I dont know i this is posted on the correct board, but i need advice.

I am the daughter f a carer, my mum has cared for her mum and her aunt for the past 18 years, although my gran died 8 years ago my nana is still going strong, however, in the past 2 years my mum has began to suffer terribly from depression etc.

It has got to the stage now that we actually fear for her mental state and believe if it continues my mum will have a complete breakdown.

The social services have now stepped in and put my Nana in respite, however, they have told my mum it is only for 2 weeks and then she HAS to take her back.
When we took my nana to the care home they said they were told 2 weeks to permanent and that my mum did not need to take her back.

My mum is in Sth Lanarkshire, so falls under Scots Law and the only documents i can find relate to English law and carers rights.

I was of the impression that now that my mum is no longer fit or capable of looking after my nana that it was the social works job to step in?

Had my mum not stepped in 18 years ago they would have had to look after them for that length of time, but now my mum needs to get her health back or we will be burying her before my nana.

What is the truth?
How do we do it?

EXERCISE REQUIREMENTS.
A: In the forum post about caring for a relative, how long has the writer's mum cared for her mum and her aunt?
B: Copy the forum post word for word, starting at "The social services" and ending at "before my nana.".

Collected data
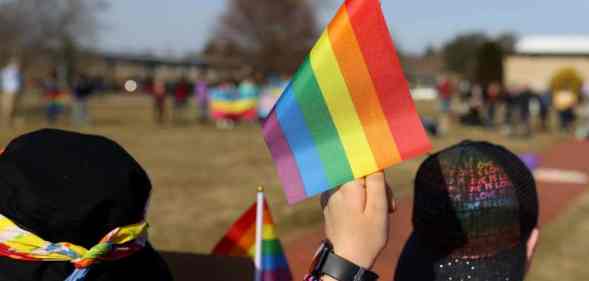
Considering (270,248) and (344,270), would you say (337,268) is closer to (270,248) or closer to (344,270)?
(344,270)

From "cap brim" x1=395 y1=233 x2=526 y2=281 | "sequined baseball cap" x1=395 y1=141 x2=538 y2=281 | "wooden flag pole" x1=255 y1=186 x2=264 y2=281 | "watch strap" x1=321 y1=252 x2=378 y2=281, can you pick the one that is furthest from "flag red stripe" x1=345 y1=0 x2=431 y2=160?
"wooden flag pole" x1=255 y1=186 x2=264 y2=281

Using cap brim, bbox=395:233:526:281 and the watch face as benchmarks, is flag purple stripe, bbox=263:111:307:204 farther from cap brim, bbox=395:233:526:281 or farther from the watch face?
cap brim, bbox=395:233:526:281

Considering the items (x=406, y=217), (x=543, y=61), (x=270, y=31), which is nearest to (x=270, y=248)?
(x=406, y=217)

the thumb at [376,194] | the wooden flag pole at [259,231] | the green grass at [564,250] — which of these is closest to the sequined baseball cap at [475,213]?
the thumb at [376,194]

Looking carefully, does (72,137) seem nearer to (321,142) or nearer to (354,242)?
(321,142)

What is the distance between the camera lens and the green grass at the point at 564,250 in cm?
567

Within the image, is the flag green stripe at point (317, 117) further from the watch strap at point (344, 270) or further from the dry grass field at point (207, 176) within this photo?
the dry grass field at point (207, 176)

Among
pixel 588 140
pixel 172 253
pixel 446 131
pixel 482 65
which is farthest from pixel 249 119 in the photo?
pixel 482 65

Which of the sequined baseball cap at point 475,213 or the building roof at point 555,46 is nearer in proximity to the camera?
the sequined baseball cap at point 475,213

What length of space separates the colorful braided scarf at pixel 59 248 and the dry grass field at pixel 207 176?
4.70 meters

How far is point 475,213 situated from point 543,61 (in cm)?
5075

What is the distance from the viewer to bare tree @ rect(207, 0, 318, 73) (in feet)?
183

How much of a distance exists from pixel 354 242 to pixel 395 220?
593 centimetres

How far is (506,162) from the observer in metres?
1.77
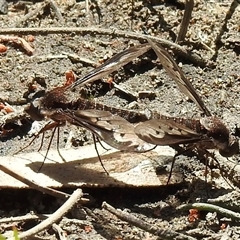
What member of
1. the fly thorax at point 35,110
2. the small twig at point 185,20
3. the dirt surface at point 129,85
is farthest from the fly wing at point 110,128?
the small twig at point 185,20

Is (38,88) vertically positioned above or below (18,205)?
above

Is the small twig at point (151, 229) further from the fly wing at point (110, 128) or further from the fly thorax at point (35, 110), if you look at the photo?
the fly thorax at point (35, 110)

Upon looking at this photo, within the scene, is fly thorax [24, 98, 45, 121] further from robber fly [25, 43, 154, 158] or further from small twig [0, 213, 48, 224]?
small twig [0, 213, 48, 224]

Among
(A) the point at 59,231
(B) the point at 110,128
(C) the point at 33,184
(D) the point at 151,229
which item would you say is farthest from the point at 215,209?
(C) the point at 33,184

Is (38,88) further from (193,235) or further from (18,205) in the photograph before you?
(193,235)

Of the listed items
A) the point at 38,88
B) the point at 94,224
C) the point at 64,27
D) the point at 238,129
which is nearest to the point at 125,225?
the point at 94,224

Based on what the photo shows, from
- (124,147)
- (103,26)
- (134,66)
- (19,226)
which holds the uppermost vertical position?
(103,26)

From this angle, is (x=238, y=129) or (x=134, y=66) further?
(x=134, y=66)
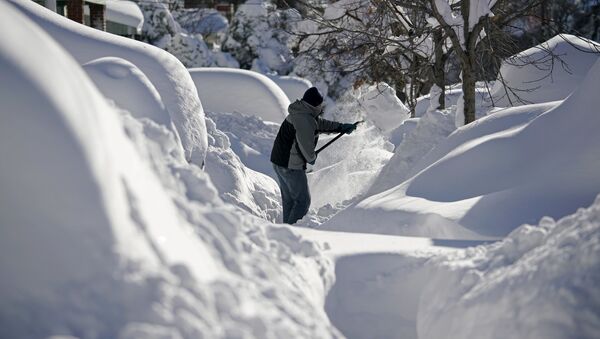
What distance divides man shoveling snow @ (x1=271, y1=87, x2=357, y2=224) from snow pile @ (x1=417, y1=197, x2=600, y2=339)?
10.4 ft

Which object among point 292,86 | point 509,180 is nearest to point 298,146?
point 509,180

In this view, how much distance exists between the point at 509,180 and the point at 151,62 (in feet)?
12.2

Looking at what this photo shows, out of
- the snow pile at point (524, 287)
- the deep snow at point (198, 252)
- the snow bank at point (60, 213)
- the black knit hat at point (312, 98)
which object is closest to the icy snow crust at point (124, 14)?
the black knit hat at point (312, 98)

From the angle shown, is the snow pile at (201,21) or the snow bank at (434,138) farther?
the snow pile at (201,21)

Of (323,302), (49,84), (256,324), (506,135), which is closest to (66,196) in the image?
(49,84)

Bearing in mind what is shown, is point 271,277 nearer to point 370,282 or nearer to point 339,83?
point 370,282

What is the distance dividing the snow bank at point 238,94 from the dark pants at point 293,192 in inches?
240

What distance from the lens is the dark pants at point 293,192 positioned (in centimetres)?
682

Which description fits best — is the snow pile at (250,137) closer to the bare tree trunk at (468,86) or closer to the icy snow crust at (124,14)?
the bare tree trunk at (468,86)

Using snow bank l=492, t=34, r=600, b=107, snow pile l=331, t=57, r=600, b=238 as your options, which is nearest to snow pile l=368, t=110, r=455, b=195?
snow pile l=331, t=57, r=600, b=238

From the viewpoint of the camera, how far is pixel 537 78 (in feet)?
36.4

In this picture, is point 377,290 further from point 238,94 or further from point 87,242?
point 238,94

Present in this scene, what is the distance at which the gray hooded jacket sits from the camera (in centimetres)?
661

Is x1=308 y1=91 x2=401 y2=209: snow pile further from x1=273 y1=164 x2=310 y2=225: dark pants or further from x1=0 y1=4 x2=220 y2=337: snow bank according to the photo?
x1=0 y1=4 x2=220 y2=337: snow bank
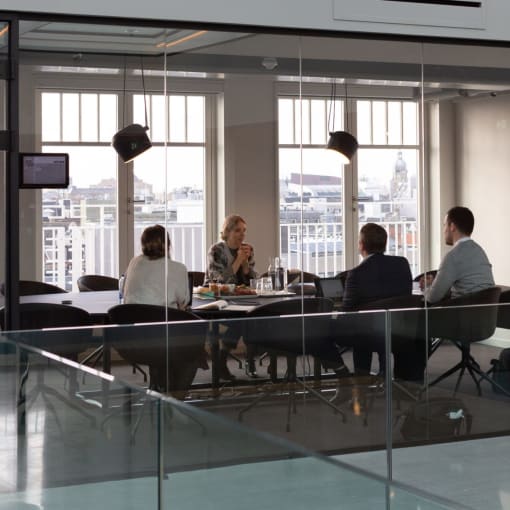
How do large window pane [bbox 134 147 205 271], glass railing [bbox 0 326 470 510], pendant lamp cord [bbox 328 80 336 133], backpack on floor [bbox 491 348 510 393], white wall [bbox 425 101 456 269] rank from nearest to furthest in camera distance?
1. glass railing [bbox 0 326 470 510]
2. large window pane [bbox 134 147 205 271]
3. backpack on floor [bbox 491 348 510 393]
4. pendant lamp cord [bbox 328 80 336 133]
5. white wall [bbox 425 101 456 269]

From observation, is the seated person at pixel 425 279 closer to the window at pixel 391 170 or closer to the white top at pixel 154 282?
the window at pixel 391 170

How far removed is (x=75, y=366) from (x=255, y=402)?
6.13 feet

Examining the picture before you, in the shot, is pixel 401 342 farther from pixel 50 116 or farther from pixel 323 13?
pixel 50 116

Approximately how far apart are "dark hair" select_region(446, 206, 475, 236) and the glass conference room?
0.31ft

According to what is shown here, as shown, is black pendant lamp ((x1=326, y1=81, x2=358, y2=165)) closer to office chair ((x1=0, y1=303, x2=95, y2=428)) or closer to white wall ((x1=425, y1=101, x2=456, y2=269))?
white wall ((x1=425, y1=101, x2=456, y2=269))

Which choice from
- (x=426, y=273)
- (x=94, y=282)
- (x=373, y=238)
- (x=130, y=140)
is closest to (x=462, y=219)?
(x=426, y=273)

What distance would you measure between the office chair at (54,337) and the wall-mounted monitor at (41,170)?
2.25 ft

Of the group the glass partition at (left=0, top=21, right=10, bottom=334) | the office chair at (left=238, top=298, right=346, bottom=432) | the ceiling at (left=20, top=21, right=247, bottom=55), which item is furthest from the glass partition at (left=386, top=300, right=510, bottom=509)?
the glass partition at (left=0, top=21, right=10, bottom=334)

RESPONSES PER TASK.
A: For the past 18 years.

B:
The social services have now stepped in and put my Nana in respite, however, they have told my mum it is only for 2 weeks and then she HAS to take her back.
When we took my nana to the care home they said they were told 2 weeks to permanent and that my mum did not need to take her back.

My mum is in Sth Lanarkshire, so falls under Scots Law and the only documents i can find relate to English law and carers rights.

I was of the impression that now that my mum is no longer fit or capable of looking after my nana that it was the social works job to step in?

Had my mum not stepped in 18 years ago they would have had to look after them for that length of time, but now my mum needs to get her health back or we will be burying her before my nana.